= To be done =
A – Copy the PCO optical tuning excerpt from "PCO powders with" to "reported elsewhere [36].".
B – Do these statements agree with the PCO optical tuning excerpt? Answer yes or no for each and quote the deciding words. (i) The PCO powder was calcined at 750 °C for 6 h in air. (ii) The transmission device showed modulations up to 75% in a 300 nm PCO thin film. (iii) The combustion step lasted for 6 h.

We previously studied optical tuning in PCO by in-situ transmission spectrophotometry and were able to demonstrate that both the real (n r) and imaginary (k) parts of the PCO refractive index could be modified by varying its oxygen stoichiometry, δ, either by chemical means or locally by application of an electric field [25]. In these approaches, gradual changes in n r and k of the PCO refractive index were achieved, reaching as high as 0.1 (∼4% change) and 0.1 (nearly three orders of magnitude change), respectively. Here, we extend such studies by examining the effect of increasing Pr level (for x = 0.1, 0.2 and 0.4) on the dynamic range of the refractive index modulation. We also introduce a tunable optical transmission device (shown in Figure 1A), that employs electrochemical oxygen titration [33] (“oxygen pumping” [34]), to vary the oxygen stoichiometry of the PCO thin film, and thus its optical properties. The voltage controlled transmission device, as we demonstrate, enables access to wide dynamic changes in optical transmittance, exhibiting modulations up to 75% in a 150 nm PCO thin film. Effects of PCO composition on device optical characteristics were analyzed both under steady state and switching (non-steady state) voltage conditions. Finally, in-situ video imaging of the transmission modulator with patterned top electrode, and the subsequent image analysis, show that the electrochemical titration approach enables spatially localized control of PCO’s optical properties and that the electrically programmed optical state can be made non-volatile by quenching to room temperature.

Figure 1: 
Electrochemical optical modulation device structures.
(A) Cross section of four-layered stack of ITO/PCO/YSZ/Pt used to study the active optical tuning of PCO thin films with different compositions. Optical tuning, centered in the visible spectrum, is achieved via electrochemical titration of oxygen through the YSZ electrolyte (oxygen moves in YSZ and PCO via oxygen vacancies–V
O) into and out of the actively tunable PCO layer (see text for details). (B) Conceptual design (cross section) of proposed electrochemically controlled all-solid-state one color device (pixel) for a non-volatile reflective display. The actively tunable PCO layer enables modulation of the device reflectance via the same mechanism as explored in this study in the transmission device.
Figure 1:

Electrochemical optical modulation device structures.

(A) Cross section of four-layered stack of ITO/PCO/YSZ/Pt used to study the active optical tuning of PCO thin films with different compositions. Optical tuning, centered in the visible spectrum, is achieved via electrochemical titration of oxygen through the YSZ electrolyte (oxygen moves in YSZ and PCO via oxygen vacancies–V O) into and out of the actively tunable PCO layer (see text for details). (B) Conceptual design (cross section) of proposed electrochemically controlled all-solid-state one color device (pixel) for a non-volatile reflective display. The actively tunable PCO layer enables modulation of the device reflectance via the same mechanism as explored in this study in the transmission device.

2 Experimental

PCO powders with x = 0.1, 0.2 and 0.4, denoted here by PCO10, PCO20 and PCO40, respectively, were synthesized by a solution combustion method [35], starting from Ce(NO3)3·6H2O and Pr(NO3)3·6H2O precursors (99.99%, Alfa Aesar). Stoichiometric amounts of nitrate-based cation precursors were dissolved in deionized water and citric acid was added as a fuel for combustion. The combustion, initiated by heating, lasted for 2 h, eventually yielding a reddish PCO powder that was subsequently calcined in a box furnace at 750 °C for 6 h in air. The obtained powder was used to prepare dense ceramic targets for pulsed laser deposition (PLD), following the procedure reported elsewhere [36].

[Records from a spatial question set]

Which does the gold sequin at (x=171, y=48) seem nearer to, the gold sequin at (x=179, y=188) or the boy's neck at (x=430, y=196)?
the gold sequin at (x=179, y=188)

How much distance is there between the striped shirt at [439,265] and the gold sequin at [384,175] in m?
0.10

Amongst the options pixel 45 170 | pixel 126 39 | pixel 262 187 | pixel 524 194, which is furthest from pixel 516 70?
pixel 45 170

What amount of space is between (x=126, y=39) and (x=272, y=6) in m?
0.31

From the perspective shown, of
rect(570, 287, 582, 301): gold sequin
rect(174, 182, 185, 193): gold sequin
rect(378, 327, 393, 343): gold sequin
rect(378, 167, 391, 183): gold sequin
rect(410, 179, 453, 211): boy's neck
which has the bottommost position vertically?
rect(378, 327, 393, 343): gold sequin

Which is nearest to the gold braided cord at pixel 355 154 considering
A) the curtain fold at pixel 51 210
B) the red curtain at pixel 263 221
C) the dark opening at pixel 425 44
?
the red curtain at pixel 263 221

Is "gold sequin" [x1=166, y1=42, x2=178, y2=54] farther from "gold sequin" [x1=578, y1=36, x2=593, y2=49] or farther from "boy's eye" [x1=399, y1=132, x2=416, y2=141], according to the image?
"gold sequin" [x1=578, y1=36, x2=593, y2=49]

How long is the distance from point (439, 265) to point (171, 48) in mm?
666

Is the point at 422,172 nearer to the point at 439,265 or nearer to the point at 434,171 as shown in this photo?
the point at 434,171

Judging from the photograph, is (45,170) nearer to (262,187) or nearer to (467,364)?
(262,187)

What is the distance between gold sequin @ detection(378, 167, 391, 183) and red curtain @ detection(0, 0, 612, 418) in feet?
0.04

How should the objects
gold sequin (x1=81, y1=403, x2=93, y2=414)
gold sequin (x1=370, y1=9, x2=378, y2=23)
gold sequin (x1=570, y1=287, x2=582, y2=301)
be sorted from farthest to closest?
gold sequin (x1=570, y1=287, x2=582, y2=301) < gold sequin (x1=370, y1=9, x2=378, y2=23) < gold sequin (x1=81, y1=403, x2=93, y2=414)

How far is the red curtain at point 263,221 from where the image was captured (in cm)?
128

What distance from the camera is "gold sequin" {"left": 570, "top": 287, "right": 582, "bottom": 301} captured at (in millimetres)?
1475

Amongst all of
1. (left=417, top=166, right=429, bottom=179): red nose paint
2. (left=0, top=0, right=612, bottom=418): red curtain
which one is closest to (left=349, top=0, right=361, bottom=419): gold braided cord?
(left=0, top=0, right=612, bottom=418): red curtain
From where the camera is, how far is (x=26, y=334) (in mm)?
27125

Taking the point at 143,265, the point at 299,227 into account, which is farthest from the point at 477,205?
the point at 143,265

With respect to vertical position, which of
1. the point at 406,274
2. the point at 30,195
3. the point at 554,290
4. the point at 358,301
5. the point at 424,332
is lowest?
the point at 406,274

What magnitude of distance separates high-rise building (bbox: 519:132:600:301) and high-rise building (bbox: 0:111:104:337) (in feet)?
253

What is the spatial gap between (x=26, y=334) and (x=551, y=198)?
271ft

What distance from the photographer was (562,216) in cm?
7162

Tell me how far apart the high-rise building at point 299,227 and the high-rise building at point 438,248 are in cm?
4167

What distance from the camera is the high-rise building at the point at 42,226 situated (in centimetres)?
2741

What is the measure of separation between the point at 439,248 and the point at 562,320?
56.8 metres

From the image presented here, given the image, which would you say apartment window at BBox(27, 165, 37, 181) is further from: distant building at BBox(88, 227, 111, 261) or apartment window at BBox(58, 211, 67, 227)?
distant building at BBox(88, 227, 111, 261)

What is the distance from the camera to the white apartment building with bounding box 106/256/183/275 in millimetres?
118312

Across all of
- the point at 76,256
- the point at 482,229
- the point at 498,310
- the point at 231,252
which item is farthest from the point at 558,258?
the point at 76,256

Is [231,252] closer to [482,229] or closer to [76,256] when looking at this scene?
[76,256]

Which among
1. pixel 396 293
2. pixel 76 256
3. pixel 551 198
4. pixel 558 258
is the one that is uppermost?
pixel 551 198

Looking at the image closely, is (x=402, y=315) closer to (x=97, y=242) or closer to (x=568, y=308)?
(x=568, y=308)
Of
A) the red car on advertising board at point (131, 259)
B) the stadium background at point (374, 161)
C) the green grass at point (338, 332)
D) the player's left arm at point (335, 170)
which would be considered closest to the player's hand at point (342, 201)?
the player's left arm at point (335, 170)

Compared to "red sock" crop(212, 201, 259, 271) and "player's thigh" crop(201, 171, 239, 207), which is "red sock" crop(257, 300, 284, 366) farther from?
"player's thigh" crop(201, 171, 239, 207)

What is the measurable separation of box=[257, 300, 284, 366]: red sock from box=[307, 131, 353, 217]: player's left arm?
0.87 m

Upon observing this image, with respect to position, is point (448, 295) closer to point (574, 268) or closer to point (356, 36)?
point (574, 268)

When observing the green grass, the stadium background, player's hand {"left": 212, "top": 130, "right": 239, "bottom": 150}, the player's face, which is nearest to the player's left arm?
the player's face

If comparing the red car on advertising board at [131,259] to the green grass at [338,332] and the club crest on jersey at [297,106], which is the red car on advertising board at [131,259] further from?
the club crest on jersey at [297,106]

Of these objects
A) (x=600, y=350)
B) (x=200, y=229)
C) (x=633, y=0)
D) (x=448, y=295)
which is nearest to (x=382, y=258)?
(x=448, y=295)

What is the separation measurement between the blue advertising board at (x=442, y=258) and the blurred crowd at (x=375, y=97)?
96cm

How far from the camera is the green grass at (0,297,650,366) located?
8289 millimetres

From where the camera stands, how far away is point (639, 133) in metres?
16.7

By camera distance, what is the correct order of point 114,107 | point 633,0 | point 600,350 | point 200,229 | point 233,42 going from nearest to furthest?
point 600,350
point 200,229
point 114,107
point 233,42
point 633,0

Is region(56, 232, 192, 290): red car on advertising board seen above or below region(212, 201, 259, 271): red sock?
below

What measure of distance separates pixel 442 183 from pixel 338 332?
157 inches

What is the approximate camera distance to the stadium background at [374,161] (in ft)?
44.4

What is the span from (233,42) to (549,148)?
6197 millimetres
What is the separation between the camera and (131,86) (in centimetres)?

= Responses =
A –
PCO powders with x = 0.1, 0.2 and 0.4, denoted here by PCO10, PCO20 and PCO40, respectively, were synthesized by a solution combustion method [35], starting from Ce(NO3)3·6H2O and Pr(NO3)3·6H2O precursors (99.99%, Alfa Aesar). Stoichiometric amounts of nitrate-based cation precursors were dissolved in deionized water and citric acid was added as a fuel for combustion. The combustion, initiated by heating, lasted for 2 h, eventually yielding a reddish PCO powder that was subsequently calcined in a box furnace at 750 °C for 6 h in air. The obtained powder was used to prepare dense ceramic targets for pulsed laser deposition (PLD), following the procedure reported elsewhere [36].

B –
(i) Yes: "subsequently calcined in a box furnace at 750 °C for 6 h in air"
(ii) No: "exhibiting modulations up to 75% in a 150 nm PCO thin film"
(iii) No: "The combustion, initiated by heating, lasted for 2 h"